_RECORDS SHOWN_
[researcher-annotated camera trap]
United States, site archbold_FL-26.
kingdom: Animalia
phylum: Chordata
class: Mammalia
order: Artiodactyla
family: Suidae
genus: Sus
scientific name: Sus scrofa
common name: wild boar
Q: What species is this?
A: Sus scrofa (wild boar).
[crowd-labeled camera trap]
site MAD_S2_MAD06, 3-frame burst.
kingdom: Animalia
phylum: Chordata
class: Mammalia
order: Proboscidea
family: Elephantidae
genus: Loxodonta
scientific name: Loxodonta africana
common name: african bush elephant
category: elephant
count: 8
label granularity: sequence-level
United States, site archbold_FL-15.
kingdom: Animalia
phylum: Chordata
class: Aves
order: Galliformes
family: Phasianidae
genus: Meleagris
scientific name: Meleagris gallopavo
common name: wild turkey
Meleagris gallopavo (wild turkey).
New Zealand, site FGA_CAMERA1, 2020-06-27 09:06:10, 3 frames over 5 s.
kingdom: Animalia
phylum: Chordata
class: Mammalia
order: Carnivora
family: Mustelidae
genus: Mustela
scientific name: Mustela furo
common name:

_ASSIGNMENT_
An exact copy of all the entries above is what is needed.

_ANSWER TO THIS TASK_
[researcher-annotated camera trap]
United States, site archbold_FL-26.
kingdom: Animalia
phylum: Chordata
class: Mammalia
order: Artiodactyla
family: Suidae
genus: Sus
scientific name: Sus scrofa
common name: wild boar
Q: What species is this?
A: Sus scrofa (wild boar).
[crowd-labeled camera trap]
site MAD_S2_MAD06, 3-frame burst.
kingdom: Animalia
phylum: Chordata
class: Mammalia
order: Proboscidea
family: Elephantidae
genus: Loxodonta
scientific name: Loxodonta africana
common name: african bush elephant
category: elephant
count: 8
label granularity: sequence-level
United States, site archbold_FL-15.
kingdom: Animalia
phylum: Chordata
class: Aves
order: Galliformes
family: Phasianidae
genus: Meleagris
scientific name: Meleagris gallopavo
common name: wild turkey
Meleagris gallopavo (wild turkey).
New Zealand, site FGA_CAMERA1, 2020-06-27 09:06:10, 3 frames over 5 s.
kingdom: Animalia
phylum: Chordata
class: Mammalia
order: Carnivora
family: Mustelidae
genus: Mustela
scientific name: Mustela furo
common name:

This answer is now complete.